- **TEXTE SOURCE**
Fiche pratique n° 20 – Comment changer de laboratoire de rattachement ?

Publié le 1 mai 2021

Peut-on demander un changement de laboratoire de rattachement ?

Les vicissitudes des politiques de recherche et de la vie professionnelle et privée des enseignants-chercheurs (EC) amènent régulièrement des collègues EC à vouloir changer de laboratoire de recherche. Cela peut parfois être un peu compliqué à réaliser en pratique, non seulement pour des raisons scientifiques (comme l’absence d’autre labo en lien avec votre domaine de recherche dans l’établissement), mais parfois aussi pour des raisons moins avouables par les responsables qui s’y opposent.

Quels textes de référence ?

L’article L952-2 du code de l’Éducation dispose que :

« Les enseignants-chercheurs, les enseignants et les chercheurs jouissent d'une pleine indépendance et d'une entière liberté d'expression dans l'exercice de leurs fonctions d'enseignement et de leurs activités de recherche, sous les réserves que leur imposent, conformément aux traditions universitaires et aux dispositions du présent code, les principes de tolérance et d'objectivité. 

Les libertés académiques sont le gage de l'excellence de l'enseignement supérieur et de la recherche français. Elles s'exercent conformément au principe à caractère constitutionnel d'indépendance des enseignants-chercheurs. »

- **DONNÉES FOURNIES**
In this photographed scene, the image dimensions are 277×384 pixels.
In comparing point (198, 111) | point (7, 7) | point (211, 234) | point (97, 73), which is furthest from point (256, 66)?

- **ÉNONCÉ DU PROBLÈME**
Recopiez le passage de la fiche pratique qui commence à "Les vicissitudes des" et se termine à "qui s’y opposent.", en substituant "unité de recherche" à "laboratoire de recherche".

- **CORRIGÉ**
Les vicissitudes des politiques de recherche et de la vie professionnelle et privée des enseignants-chercheurs (EC) amènent régulièrement des collègues EC à vouloir changer de unité de recherche. Cela peut parfois être un peu compliqué à réaliser en pratique, non seulement pour des raisons scientifiques (comme l’absence d’autre labo en lien avec votre domaine de recherche dans l’établissement), mais parfois aussi pour des raisons moins avouables par les responsables qui s’y opposent.